Monts et Merveilles – Mount Analogue
Quelles sont les origines du projet Mount Analogue ?
Moi-même et Alex jouons ensemble depuis une dizaine d’années. On a commencé avec le groupe Coming Soon dans lequel nous sommes tous les deux guitaristes. Il y a quatre ans on s’est mis à l’électronique pour ses perspectives expérimentales et ainsi sortir du carcan du rock indé.
Vous ressentiez une forme de frustration dans le rock ?
Il s’agissait surtout de pouvoir enrichir notre palette de sons. Avec une guitare tu peux tordre le son et t’amuser avec ça, mais les textures sonores n’offrent pas un champ aussi large que l’électronique.
Votre dernier Ep, Yama, exprime des cadences frénétiques et rompt de fait avec l’humeur « ambiant » de vos précédentes productions. Pourquoi ce choix ?
Nous voulions exprimer une musique qui impacte le corps. C’est une volonté qui nous a toujours animé. Yama exprime en quelque sorte un état de transe. Son humeur rejoint le champ de la musique psychédélique sur un point en particulier, l’articulation du corps avec l’esprit. C’est un genre sonore qui interpelle le corps par son côté « délirium » mais aussi l’esprit quand elle se fait plus intellectuelle en terme de structures.
D’ailleurs vous avez abandonné toute forme de chant, un choix délibéré ?
Oui, il s’agissait de faire parler la musique avant tout. Ce n’est pas parce qu’elle est dénuée de texte qu’elle n’exprime pas plus de choses, au contraire. On s’est d’ailleurs focalisé pour Yama sur des nappes aux fréquences basses car elles agissent directement sur le corps.
Le premier morceau de Yama s’égraine sur 12 minutes et invite à un voyage musical progressif. Cette ossature est-elle sous-jacente à la composition de Yama ?
En effet, notre musique se base sur un principe narratif. On part d’un point pour en relier un autre avec différentes étapes vécues durant ce temps. La durée du morceau est aussi due à l’exigence du format cassette, qui oblige au même temps d’enregistrement sur chaque face. Bien que cet exercice fut coercitif, il s’est déroulé très naturellement.
Pourquoi n’avoir sorti Yama que sous forme de cassette ?
Le format physique du CD tend à disparaître et le vinyle coûte cher à produire. La cassette nous a évoqué cet aspect nostalgique en lien avec l’enfance. Yama est du reste disponible en version digitale sur Bandcamp.
Quels sont les instruments que vous avez utilisé pour composer ? Quel est votre processus de création ?

◆ **Données fournies**
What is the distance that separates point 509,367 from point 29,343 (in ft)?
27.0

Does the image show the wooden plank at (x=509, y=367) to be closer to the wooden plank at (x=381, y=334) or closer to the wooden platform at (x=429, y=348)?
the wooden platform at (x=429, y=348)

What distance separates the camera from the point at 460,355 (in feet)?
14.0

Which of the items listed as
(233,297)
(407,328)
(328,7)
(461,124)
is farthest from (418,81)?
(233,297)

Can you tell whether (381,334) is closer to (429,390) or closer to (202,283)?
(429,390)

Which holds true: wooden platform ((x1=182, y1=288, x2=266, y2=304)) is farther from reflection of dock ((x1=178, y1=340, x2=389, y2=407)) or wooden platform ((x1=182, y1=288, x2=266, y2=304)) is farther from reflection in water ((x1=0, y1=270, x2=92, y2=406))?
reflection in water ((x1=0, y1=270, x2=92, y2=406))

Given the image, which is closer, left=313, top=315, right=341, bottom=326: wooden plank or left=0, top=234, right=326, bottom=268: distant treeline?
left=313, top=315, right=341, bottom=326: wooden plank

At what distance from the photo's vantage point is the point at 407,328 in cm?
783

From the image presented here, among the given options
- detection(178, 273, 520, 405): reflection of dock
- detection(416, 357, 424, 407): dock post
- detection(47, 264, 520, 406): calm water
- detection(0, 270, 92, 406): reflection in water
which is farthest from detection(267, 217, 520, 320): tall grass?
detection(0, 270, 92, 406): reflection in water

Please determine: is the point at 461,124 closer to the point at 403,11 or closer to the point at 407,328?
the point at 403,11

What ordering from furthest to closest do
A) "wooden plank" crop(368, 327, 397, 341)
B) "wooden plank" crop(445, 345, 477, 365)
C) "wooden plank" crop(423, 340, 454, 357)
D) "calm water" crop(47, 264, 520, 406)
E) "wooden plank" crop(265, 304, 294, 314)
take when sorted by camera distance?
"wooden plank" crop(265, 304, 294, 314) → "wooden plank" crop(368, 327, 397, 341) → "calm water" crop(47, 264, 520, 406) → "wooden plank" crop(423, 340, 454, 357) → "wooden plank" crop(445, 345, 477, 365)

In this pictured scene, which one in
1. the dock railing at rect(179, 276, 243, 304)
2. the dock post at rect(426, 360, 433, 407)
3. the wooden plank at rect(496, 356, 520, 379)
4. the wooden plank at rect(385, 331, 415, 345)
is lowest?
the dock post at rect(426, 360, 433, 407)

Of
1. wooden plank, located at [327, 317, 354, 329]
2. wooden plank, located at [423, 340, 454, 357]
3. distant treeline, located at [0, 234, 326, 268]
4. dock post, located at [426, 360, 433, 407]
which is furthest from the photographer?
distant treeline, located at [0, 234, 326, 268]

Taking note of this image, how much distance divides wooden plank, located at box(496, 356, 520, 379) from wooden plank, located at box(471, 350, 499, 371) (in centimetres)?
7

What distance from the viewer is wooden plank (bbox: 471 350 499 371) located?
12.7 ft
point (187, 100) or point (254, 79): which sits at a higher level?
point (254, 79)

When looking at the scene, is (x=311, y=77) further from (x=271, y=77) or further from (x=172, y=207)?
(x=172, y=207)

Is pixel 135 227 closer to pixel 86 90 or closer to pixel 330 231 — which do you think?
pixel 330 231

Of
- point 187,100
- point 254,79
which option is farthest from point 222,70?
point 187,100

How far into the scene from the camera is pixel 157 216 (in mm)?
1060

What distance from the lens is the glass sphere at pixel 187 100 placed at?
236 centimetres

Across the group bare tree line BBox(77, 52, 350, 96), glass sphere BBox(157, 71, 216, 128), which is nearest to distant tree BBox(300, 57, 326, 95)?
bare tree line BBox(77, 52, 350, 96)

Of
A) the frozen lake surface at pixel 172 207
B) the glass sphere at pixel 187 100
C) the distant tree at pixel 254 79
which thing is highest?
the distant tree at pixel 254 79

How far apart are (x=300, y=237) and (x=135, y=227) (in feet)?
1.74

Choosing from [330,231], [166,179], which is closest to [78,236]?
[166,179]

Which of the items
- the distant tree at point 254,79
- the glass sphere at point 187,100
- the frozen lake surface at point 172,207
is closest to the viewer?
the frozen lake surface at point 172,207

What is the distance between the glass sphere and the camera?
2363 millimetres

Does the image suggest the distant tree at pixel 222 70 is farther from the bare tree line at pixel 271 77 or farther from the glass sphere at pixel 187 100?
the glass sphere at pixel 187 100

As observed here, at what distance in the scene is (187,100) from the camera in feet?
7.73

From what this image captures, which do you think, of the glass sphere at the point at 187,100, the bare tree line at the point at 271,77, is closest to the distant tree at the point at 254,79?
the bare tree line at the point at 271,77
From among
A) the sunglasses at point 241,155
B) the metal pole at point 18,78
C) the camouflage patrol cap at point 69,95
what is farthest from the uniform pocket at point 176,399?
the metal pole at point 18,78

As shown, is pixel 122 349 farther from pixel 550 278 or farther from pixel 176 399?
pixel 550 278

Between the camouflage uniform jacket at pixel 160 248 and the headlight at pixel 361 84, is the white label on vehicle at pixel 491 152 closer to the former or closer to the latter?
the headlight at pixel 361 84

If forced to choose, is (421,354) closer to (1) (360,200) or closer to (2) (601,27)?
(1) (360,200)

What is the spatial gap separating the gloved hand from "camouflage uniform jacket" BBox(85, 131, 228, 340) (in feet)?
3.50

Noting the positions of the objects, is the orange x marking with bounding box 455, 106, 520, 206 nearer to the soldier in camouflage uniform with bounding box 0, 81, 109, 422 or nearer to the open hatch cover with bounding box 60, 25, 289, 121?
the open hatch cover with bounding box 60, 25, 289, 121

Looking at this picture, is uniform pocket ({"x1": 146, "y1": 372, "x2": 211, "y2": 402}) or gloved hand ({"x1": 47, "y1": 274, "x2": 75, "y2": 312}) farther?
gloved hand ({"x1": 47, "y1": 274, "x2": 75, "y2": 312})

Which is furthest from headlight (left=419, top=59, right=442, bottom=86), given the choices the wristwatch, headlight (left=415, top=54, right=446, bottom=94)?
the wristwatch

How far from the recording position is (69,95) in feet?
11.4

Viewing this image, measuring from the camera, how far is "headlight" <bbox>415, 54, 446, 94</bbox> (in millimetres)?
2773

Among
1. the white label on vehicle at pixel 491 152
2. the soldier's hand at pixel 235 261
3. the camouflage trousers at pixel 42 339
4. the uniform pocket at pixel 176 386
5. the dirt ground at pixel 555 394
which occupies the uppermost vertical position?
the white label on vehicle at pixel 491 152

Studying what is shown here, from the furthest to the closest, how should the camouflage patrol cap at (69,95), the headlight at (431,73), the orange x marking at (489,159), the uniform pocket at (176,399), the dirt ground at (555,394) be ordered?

--

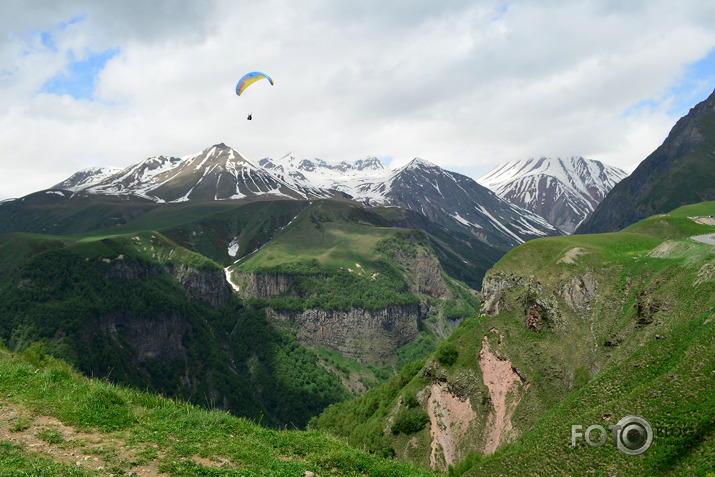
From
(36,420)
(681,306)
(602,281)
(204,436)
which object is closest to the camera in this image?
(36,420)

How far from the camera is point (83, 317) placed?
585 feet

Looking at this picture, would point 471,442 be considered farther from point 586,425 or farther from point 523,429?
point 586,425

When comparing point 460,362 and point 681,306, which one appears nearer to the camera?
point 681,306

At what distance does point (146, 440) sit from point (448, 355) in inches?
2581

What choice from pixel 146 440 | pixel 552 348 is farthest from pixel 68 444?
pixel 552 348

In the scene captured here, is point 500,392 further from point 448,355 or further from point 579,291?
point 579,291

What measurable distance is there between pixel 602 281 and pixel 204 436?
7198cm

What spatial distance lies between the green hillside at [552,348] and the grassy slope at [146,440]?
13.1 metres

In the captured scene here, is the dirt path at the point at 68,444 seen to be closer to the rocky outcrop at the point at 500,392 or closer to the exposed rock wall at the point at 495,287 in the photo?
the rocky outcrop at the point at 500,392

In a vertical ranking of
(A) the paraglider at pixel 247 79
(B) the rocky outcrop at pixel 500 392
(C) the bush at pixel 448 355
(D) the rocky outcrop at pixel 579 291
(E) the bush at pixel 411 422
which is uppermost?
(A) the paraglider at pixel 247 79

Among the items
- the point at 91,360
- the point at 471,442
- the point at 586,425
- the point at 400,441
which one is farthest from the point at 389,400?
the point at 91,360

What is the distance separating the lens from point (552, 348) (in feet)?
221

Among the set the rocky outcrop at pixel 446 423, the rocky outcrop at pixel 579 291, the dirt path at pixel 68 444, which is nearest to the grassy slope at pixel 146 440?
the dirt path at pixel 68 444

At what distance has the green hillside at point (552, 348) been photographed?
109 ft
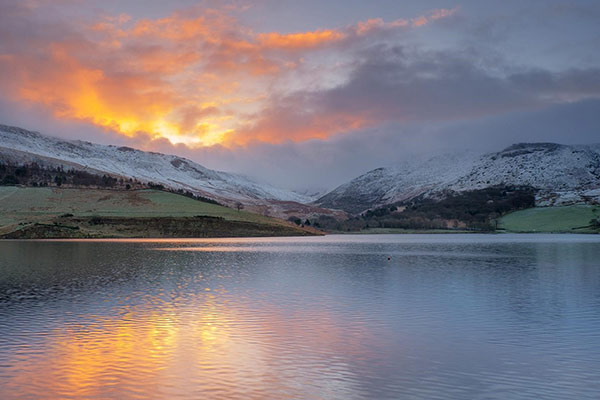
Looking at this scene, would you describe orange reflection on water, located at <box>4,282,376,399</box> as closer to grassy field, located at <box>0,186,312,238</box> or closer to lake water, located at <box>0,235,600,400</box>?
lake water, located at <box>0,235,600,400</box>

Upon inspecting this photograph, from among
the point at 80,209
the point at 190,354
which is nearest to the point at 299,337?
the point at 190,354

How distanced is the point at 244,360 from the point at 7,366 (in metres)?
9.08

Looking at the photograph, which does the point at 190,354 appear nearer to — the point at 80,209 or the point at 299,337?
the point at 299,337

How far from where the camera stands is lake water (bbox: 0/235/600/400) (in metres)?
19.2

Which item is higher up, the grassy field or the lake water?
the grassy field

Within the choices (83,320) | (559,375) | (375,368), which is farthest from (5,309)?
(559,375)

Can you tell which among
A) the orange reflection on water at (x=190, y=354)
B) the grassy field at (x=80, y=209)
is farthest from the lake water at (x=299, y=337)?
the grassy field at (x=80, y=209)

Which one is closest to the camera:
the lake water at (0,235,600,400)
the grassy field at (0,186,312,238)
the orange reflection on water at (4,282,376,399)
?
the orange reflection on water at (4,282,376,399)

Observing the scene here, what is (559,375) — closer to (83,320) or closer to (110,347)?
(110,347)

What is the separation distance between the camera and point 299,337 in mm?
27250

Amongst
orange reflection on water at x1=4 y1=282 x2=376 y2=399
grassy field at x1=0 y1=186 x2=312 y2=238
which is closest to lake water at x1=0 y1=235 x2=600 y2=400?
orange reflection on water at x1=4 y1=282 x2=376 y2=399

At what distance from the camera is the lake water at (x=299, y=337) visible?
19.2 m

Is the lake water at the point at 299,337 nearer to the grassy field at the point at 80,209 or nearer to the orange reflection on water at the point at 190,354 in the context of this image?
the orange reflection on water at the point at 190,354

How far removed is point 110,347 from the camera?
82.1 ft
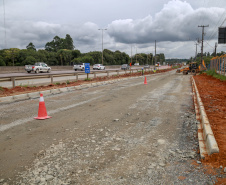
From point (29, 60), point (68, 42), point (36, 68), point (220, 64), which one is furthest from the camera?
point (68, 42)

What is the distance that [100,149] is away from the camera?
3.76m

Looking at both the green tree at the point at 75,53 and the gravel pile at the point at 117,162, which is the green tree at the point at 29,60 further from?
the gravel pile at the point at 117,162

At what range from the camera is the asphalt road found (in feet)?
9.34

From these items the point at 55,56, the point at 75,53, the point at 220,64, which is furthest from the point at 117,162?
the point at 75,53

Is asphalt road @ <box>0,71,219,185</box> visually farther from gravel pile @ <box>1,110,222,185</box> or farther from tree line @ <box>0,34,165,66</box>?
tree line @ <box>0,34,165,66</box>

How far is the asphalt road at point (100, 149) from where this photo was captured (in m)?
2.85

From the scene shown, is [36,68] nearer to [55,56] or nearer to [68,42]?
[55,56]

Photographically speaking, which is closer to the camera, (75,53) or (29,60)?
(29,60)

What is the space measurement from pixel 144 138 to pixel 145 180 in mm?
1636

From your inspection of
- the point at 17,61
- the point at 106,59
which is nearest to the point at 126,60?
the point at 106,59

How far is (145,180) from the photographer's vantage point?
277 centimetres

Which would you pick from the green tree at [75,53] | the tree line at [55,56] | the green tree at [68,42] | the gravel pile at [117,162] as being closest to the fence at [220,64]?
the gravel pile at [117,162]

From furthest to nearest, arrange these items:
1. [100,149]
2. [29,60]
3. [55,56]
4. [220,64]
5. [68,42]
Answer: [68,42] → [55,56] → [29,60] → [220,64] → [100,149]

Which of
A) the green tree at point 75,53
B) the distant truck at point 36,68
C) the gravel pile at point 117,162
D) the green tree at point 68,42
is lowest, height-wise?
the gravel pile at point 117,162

◆ **Consignes de l’exercice**
1. Indiquez si chacune des affirmations suivantes concorde avec l’entretien sur Mount Analogue, en répondant par oui ou par non et en citant les mots décisifs du texte : (a) les deux membres du groupe jouent de la basse dans Coming Soon ; (b) pour Yama, le groupe s’est concentré sur des nappes aux fréquences basses ; (c) Yama n’existe qu’en cassette, sans aucune version numérique.
2. Poursuivez l’entretien sur Mount Analogue à la suite de sa dernière phrase.
Le matériel fourni n’est pas utile ici.

◆ **Réponses rédigées**
1.
(a) Non : « nous sommes tous les deux guitaristes ».
(b) Oui : « On s’est d’ailleurs focalisé pour Yama sur des nappes aux fréquences basses ».
(c) Non : « Yama est du reste disponible en version digitale sur Bandcamp. »

2.
En règle générale nos compositions naissent de longues sessions jam. A partir de cette masse, on tente de faire ressortir des mélodies etc… Notre manière de créer du son se fait en deux temps, l’un très spontané et l’autre plus réfléchi. On enregistre tout nous même dans notre chambre ou notre « pseudo » studio. En fonction de l’humeur et du lieu, nos sources d’inspiration ne sont pas les mêmes. Dernièrement on a privilégié la recherche rythmique à celle mélodique notamment depuis qu’on collabore avec le guitariste expérimental Jean-François Pauvros (free rock). Il travaille beaucoup sur les distorsions et exprime une onde musicale très bruitiste. Cette relation nous nourrit énormément. Toutes ces expériences sont fertiles et nous amènent à développer une nouvelle forme sonore. L’expérience compte beaucoup pour enrichir une texture musicale.
En outre on s’est énormément servi de synthétiseurs, analogiques et numériques. Une grosse partie de la composition des morceaux s’est faite par ordinateur. Plusieurs merdes nous sont arrivées avec nos ordinateurs d’ailleurs, mais ce fut un bien pour un mal car cela nous a poussé à nous délester de cet objet. On a ainsi glissé du côte des samplers et séquenceurs notamment pour reproduire l’univers des percussions traditionnelles du Japon. Du reste, en composant avec un synthétiseur, j’apprend à visualiser la forme du morceaux via l’oscillateur d’ondes. On tente en ce moment de créer une polyphonie juste en observant le spectre des fréquences, cette technique est certes méticuleuse mais le champ des possibles s’en trouve décuplé.
Pourquoi cette esthétique nippone autour de Yama ?
Elle émerge d’une sorte de fascination pour l’univers asiatique traditionnel. Cela dépasse le champ musical, j’apprécie leur manière d’appréhender l’univers, leur vision cosmogonique. Alex, lui, est très épris des jeux vidéos. Le début de l’ère du jeu vidéo a fait émerger une forme musicale originale, le 8 bit, reconnaissable grâce à son expression compressée qui supprime de nombreuses fréquences. Cette limitation sonore nous a en effet beaucoup parlé pour créer, si tu cherches bien tu pourras d’ailleurs retrouver certains samples issus de Zelda. Cette imagerie inhérente au visuel pixélisé des premiers jeux vidéos fut aussi source d’inspiration. Ce côté minimaliste participe à notre emprunte sonore. En outre je suis un grand fan des films d’horreur japonais et des masques issus de l’univers traditionnel nippon. Les masques No que nous portons sur scène ont ce côté ambivalent, à la fois sobre et expressif, ce qui les rend énigmatiques… La culture ésotérique asiatique est quelque chose qui continue de nous influencer.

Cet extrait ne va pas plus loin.